Ma in cosa consiste nel dettaglio il piano? Prevede l’installazione su tutto il territorio comunale di oltre 90 telecamere che si andranno ad aggiungere alle 86 già presenti. Si tratta di telecamere così dette “di contesto”, che cioè monitorano porzioni di territorio pubblico, come strade, scuole, parchi o centri civici. In aggiunta a queste l’Amministrazione prevede di collocare altre 50 telecamere nei 18 punti di accesso alla città. In questo caso si parla di “varchi”, cioè di videocamere adibite specificatamente a controllare tutti i veicoli che entrano o escono dal nostro Comune. Le immagini di tutti questi “occhi” costantemente accesi sulla città confluiranno alla centrale operativa della Polizia Locale, grazie al collegamento con la fibra ultraveloce, dove saranno registrate h24. Non solo controllo umano sulle immagini: le telecamere di varco sono programmate per mandare automaticamente un segnale nel caso in cui dovessero leggere la targa di un veicolo rubato o segnalato alle forze dell’ordine in modo da poter tempestivamente intervenire.
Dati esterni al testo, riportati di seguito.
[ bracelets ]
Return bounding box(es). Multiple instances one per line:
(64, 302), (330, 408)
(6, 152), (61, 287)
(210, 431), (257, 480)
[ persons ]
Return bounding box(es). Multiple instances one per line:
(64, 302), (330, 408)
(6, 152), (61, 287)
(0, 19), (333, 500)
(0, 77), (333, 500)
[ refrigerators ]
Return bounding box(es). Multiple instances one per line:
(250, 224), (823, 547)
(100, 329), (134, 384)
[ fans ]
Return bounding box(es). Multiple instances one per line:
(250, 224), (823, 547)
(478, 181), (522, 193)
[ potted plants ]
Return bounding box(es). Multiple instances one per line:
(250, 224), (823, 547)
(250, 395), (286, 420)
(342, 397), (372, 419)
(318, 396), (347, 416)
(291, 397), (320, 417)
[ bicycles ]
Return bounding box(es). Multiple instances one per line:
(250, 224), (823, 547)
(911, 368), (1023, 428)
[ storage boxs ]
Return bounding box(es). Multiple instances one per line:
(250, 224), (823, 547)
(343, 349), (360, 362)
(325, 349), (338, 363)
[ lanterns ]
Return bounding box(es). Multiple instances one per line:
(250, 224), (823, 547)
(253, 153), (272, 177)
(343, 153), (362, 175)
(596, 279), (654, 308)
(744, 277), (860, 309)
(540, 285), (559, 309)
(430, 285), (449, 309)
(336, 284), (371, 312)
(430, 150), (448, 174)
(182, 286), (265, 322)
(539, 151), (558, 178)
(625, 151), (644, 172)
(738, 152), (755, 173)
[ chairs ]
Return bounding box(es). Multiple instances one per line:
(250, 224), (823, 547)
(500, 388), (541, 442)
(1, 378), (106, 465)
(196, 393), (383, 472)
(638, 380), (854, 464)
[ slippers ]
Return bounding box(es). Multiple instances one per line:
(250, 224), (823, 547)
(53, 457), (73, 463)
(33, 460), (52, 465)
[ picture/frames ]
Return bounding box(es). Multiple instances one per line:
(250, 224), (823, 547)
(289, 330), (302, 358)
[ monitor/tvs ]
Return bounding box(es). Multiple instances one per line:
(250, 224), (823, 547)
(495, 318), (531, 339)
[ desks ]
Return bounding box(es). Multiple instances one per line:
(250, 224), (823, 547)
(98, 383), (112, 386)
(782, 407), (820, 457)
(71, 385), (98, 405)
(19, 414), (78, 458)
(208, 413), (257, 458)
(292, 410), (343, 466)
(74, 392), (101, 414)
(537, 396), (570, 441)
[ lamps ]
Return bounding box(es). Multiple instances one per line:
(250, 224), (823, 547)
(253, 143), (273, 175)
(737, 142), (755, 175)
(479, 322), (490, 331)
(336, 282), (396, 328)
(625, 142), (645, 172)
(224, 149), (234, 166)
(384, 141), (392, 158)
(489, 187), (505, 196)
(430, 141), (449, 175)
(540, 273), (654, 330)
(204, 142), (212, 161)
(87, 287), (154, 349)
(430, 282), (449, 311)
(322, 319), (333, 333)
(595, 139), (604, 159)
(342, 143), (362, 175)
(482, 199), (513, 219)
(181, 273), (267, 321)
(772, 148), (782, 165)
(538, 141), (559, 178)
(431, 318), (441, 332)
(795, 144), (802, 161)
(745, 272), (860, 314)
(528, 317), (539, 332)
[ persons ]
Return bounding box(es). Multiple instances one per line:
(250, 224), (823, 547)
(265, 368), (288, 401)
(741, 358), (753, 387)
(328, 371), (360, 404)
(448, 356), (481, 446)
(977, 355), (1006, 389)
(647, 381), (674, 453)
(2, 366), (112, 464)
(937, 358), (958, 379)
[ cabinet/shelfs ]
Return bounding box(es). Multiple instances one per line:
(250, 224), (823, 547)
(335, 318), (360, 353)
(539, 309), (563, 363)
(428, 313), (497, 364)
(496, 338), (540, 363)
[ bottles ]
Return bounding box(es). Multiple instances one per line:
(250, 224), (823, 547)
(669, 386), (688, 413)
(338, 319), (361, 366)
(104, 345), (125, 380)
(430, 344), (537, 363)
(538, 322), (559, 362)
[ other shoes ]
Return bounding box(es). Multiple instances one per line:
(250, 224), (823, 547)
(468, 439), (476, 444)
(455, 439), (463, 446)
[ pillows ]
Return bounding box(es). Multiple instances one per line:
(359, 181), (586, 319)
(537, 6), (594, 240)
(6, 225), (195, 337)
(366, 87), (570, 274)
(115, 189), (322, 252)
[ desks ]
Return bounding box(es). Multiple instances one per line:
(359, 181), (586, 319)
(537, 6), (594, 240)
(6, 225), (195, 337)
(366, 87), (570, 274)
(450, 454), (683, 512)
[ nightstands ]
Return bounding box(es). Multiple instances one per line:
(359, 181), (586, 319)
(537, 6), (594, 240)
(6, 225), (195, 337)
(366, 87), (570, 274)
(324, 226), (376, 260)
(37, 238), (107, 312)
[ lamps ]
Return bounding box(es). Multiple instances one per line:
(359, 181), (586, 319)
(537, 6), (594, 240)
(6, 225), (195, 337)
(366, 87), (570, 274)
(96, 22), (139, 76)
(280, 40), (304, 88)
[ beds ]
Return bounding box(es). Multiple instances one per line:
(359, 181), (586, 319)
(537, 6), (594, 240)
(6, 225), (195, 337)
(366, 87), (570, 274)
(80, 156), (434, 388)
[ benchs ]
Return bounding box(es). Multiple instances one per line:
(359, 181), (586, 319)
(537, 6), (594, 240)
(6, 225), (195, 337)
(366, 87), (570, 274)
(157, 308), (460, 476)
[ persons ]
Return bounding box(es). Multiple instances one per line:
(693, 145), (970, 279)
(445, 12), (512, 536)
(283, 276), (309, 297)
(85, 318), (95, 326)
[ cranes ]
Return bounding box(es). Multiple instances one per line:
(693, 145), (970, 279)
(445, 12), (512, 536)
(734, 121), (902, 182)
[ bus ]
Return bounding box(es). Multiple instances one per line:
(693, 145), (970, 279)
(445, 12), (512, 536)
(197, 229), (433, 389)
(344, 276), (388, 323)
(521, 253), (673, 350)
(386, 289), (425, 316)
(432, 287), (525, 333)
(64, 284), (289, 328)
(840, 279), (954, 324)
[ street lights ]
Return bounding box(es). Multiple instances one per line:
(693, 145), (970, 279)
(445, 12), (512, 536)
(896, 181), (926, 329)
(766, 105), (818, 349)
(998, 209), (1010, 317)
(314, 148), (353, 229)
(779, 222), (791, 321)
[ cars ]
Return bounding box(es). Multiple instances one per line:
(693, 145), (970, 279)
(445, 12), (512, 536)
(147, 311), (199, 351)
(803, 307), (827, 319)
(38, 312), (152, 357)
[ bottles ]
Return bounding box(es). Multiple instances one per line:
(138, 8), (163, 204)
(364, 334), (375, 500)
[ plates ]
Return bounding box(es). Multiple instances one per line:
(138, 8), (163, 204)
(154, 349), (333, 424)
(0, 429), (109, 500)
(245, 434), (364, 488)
Accordi con San Felice e Milano2

“La situazione più complessa – ci spiega il Sindaco – si pone nelle zone private, come possono essere i supercondomini di San Felice e Milano2. Qui noi come Amministrazione non possiamo puntare le telecamere su luoghi che possono essere monitorati solo dal Comprensorio. Al contrario loro non possono osservare zone pubbliche. Quindi occorre stipulare una convenzione tra privato e pubblico che consenta di collaborare per avere un controllo coordinato del territorio. Questo è già stato fatto a San Felice dove ci sono 23 telecamere che monitorano luoghi pubblici e stiamo lavorando per arrivare a breve a stringere un accordo anche con Milano2″. Nei giorni scorsi una delibera del Comune ha reso operativa questa fase, stabilendo l’installazione di “un congruo numero di telecamere” e la presa in carico delle immagini su suolo pubblico raccolte dal Comprensorio. “In tutto prevediamo di installare a Milano2 14 telecamere su aree pubbliche come scuole, parchi e strade – spiega l’Assessore, oltre alle telecamere ai varchi di ingresso”.

Sindaco: “Sicurezza al primo posto”

“Abbiamo a cuore questo progetto – conferma il Sindaco Paolo Micheli – e abbiamo stanziato 500mila euro per portarlo a termine. Il tema sicurezza è molto sentito dai cittadini e vogliamo dare risposte concrete. Saremo un Comune all’avanguardia con un sistema di videosorveglianza pressoché unico nel circondario”.